[START DATASET]
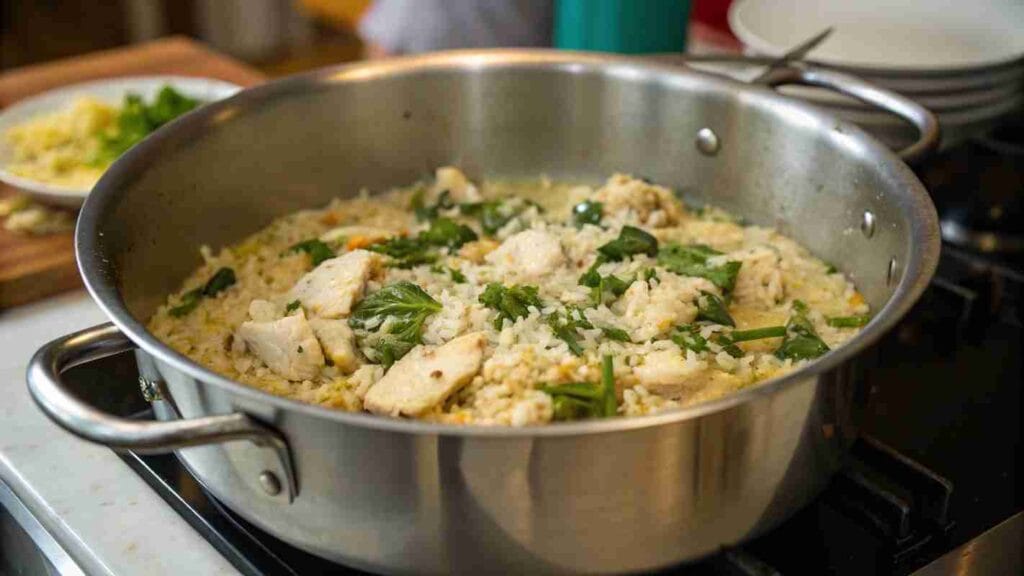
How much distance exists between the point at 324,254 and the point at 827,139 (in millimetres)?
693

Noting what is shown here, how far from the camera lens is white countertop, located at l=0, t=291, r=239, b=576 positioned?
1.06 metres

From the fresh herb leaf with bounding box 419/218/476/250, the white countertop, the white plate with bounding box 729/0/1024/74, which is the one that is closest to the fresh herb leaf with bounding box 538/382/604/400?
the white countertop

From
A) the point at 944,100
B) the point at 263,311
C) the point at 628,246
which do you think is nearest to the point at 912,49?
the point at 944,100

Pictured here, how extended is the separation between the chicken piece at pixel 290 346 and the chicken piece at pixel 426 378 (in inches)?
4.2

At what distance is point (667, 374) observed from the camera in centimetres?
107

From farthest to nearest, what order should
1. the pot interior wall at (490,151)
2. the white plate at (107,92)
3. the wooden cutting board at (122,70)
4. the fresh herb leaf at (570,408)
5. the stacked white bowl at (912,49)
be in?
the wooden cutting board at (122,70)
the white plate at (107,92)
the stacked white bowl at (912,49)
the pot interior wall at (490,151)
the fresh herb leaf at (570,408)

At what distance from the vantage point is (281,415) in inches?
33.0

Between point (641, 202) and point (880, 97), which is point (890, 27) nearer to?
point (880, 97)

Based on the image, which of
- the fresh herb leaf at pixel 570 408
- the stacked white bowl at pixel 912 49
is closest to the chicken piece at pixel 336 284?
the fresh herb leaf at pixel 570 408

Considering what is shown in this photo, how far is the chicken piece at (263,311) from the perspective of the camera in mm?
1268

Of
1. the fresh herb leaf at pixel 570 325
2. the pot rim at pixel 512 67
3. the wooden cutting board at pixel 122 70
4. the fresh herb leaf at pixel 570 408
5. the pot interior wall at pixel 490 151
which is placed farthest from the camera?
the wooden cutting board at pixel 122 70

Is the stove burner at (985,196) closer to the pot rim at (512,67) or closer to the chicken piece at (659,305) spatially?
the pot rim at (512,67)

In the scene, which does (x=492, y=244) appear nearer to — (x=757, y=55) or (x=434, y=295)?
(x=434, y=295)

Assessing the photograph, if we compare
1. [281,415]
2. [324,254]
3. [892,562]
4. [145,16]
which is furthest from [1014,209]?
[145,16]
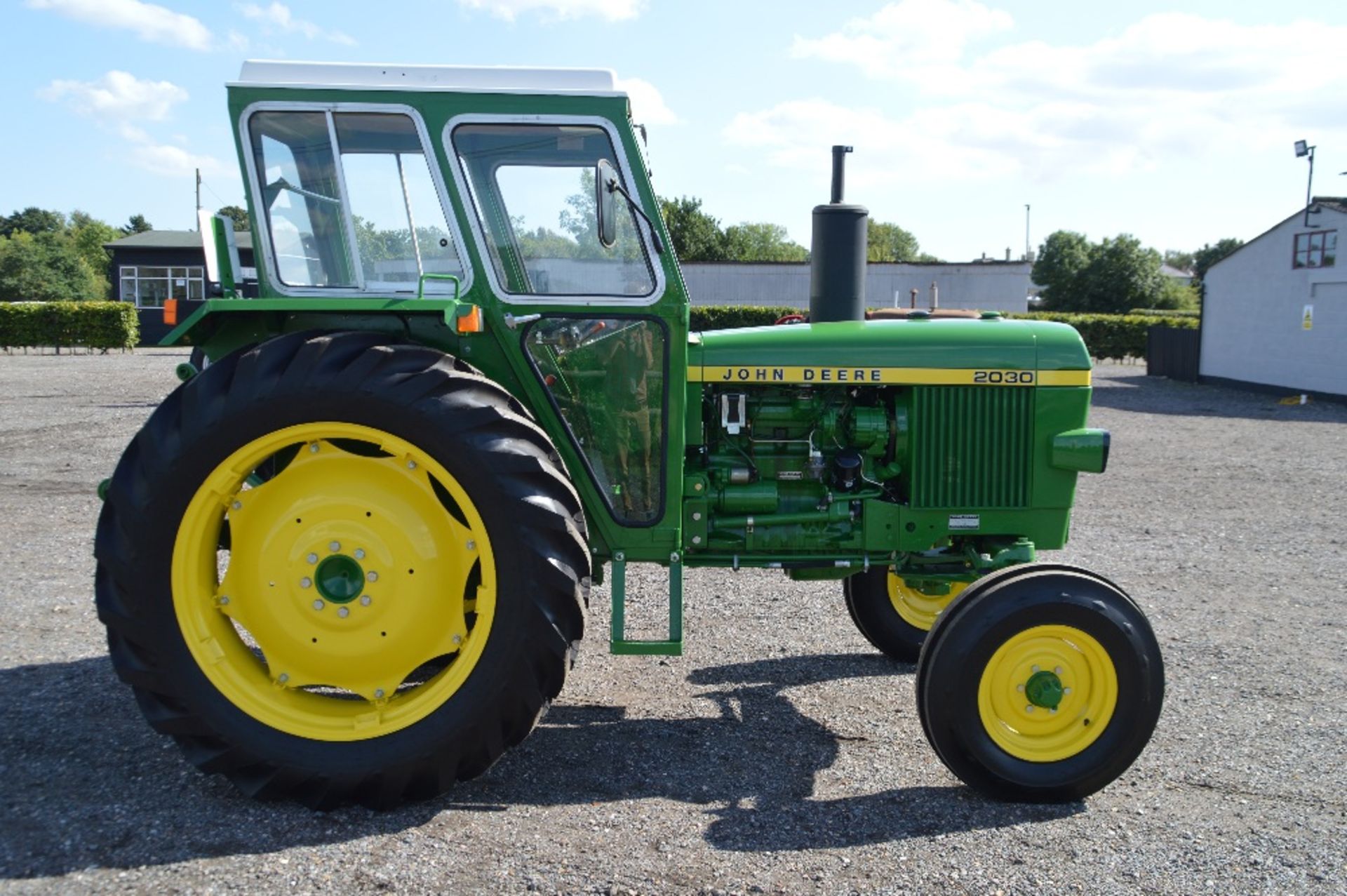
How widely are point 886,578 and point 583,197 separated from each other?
[END DATASET]
TASK BRIEF => Rewrite all of the data above with "chicken piece" renamed to "piece of chicken" everywhere it appears, keeping everything else the same. Leave out the pictures.

RESULT OF THE TASK =>
How much distance exists between the point at 324,254 and the point at 827,139 (in millimetres)?
693

Noting what is shown here, how far from the camera lens is white countertop, located at l=0, t=291, r=239, b=576 positioned?
1.06 metres

From the fresh herb leaf with bounding box 419/218/476/250, the white countertop, the white plate with bounding box 729/0/1024/74, which is the one that is closest to the fresh herb leaf with bounding box 538/382/604/400?
the white countertop

From
A) the point at 944,100
B) the point at 263,311
C) the point at 628,246
which do you think is nearest to the point at 912,49?
the point at 944,100

Pictured here, how extended is the separation between the piece of chicken at pixel 290 346 and the piece of chicken at pixel 426 378 (in inches)?
4.2

At what distance is point (667, 374) observed from the camera in centimetres?
107

From farthest to nearest, what order should
1. the pot interior wall at (490,151)
2. the white plate at (107,92)
3. the wooden cutting board at (122,70)
4. the fresh herb leaf at (570,408)
5. the stacked white bowl at (912,49)
be in?
the wooden cutting board at (122,70)
the white plate at (107,92)
the stacked white bowl at (912,49)
the pot interior wall at (490,151)
the fresh herb leaf at (570,408)

At what distance from the vantage point is (281,415) in inches?
33.0

Between point (641, 202) and point (880, 97), which is point (890, 27) nearer to?
point (880, 97)

Based on the image, which of
- the fresh herb leaf at pixel 570 408
- the stacked white bowl at pixel 912 49
is closest to the piece of chicken at pixel 336 284?
the fresh herb leaf at pixel 570 408

Considering what is shown in this photo, how far is the piece of chicken at (263,311) from the perspective of the camera in mm?
1268

Of
1. the fresh herb leaf at pixel 570 325
2. the pot rim at pixel 512 67
3. the wooden cutting board at pixel 122 70
4. the fresh herb leaf at pixel 570 408
5. the pot interior wall at pixel 490 151
which is placed farthest from the camera?
the wooden cutting board at pixel 122 70

Is the stove burner at (985,196) closer to the pot rim at (512,67) or closer to the piece of chicken at (659,305) spatially?
the pot rim at (512,67)

In the scene, which does (x=492, y=244) appear nearer to — (x=757, y=55) or (x=434, y=295)?
(x=434, y=295)

Assessing the photograph, if we compare
1. [281,415]
2. [324,254]
3. [892,562]
4. [145,16]
which is furthest from [1014,209]?
[145,16]
How widely are point 886,578 and point 583,197 separated from each other?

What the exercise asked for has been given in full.